C’est en Europe centrale et orientale que s’ébauche la nouvelle Europe, qui se présente d’abord comme un compromis germano-soviétique. Dans le cadre du pacte du 23 août 1939, l’U. R. S. S. annexe en août 1940 les pays baltes, la Bessarabie et la Bucovine roumaines. Il n’y a plus d’État polonais. La Slovaquie « indépendante » de Mgr Tiso est dominée par l’Allemagne, qui contrôle directement le protectorat de Bohême et de Moravie. Le 29 août 1940, Hitler rend à Vienne une sentence arbitrale qui achève de dépouiller la Roumanie en donnant à la Bulgarie la Dobroudja méridionale, à la Hongrie les deux tiers de la Transylvanie et en faisant occuper par la Wehrmacht ce qui restait de ce malheureux pays.
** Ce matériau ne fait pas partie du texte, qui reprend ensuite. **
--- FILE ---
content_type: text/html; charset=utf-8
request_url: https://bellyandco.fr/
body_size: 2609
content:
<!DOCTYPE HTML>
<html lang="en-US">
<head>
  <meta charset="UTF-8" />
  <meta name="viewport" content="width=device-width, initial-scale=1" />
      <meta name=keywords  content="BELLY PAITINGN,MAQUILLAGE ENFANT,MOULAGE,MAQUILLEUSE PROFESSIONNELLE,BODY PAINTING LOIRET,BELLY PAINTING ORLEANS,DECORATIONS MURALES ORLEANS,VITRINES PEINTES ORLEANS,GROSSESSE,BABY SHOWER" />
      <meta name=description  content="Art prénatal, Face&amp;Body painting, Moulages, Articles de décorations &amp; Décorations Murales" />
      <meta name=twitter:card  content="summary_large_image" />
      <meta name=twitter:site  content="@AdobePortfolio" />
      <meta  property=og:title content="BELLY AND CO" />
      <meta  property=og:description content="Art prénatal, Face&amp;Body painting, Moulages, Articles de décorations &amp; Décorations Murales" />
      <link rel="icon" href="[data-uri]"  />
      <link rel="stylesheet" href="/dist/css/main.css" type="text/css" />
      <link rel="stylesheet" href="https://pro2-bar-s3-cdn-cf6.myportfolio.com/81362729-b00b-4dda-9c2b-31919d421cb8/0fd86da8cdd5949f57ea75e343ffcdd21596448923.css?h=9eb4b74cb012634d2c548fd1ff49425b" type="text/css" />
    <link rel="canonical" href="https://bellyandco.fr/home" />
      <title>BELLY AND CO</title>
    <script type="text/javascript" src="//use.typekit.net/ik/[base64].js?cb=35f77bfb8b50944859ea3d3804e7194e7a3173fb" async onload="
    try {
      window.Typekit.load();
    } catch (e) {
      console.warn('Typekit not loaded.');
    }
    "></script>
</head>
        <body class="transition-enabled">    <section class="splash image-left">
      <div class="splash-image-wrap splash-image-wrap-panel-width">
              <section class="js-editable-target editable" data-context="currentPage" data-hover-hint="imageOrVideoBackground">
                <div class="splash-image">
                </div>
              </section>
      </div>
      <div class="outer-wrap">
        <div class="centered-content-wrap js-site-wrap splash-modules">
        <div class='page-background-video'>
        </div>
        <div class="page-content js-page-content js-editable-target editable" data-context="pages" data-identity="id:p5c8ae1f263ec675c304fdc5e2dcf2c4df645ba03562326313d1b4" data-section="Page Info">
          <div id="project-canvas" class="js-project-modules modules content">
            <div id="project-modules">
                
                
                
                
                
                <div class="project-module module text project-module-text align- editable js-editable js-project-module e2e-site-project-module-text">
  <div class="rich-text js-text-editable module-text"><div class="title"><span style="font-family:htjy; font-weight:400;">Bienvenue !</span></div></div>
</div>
Ce nouvel ordre est consacré par la signature à Berlin le 27 septembre 1940 du Pacte à trois, Allemagne, Italie, Japon, dirigé contre la Grande-Bretagne et les États-Unis et auquel les États satellites sont invités à adhérer, recevant en retour le « bienfait » de la protection et de l’occupation allemandes.


De l’alliance à la guerre germano-soviétique

Le traité de 1939 fui suivi de l’accord commercial germano-soviétique du 11 février 1940, qui, pour Berlin, atténua de façon importante les effets du blocus britannique. Les Allemands obtiennent de payer en 27 mois ce qu’ils reçoivent en 18 : cuivre, nickel, tungstène, céréales, coton et produits pétroliers ; l’U. R. S. S. accorde une réduction de tarif de 50 p. 100 aux marchandises transitant par le Transsibérien. Tandis que les services de propagande nazis et soviétiques continuaient à converger contre l’impérialisme anglais, de sérieuses divergences se manifestaient lors de la venue en novembre 1940 de Molotov à Berlin. En offrant à Moscou l’Iran et l’Inde, Hitler tente de diriger vers l’Orient la politique soviétique, mais Staline entend affirmer sa position en Europe et exige la révision du régime des Dardanelles et des détroits danois. Ces prétentions confirment Hitler dans sa volonté d’abattre l’U. R. S. S. : il prescrit à son état-major d’accélérer le plan Barbarossa d’attaque contre la Russie, lequel, confié au général Paulus, est adopté le 5 décembre 1940. L’attaque est fixée au printemps suivant, mais la décision en reste secrète, et, jusqu’au dernier jour, des trains soviétiques alimenteront largement l’économie allemande. Pendant ce temps, la diplomatie de Berlin s’efforce d’isoler l’U. R. S. S. : des avantages économiques sont concédés à la Finlande, un pacte d’amitié est négocié avec la Turquie (il sera signé le 18 juin 1941), et c’est pour tenter un compromis avec Londres que Rudolph Hess s’envole pour l’Écosse le 10 mai 1941.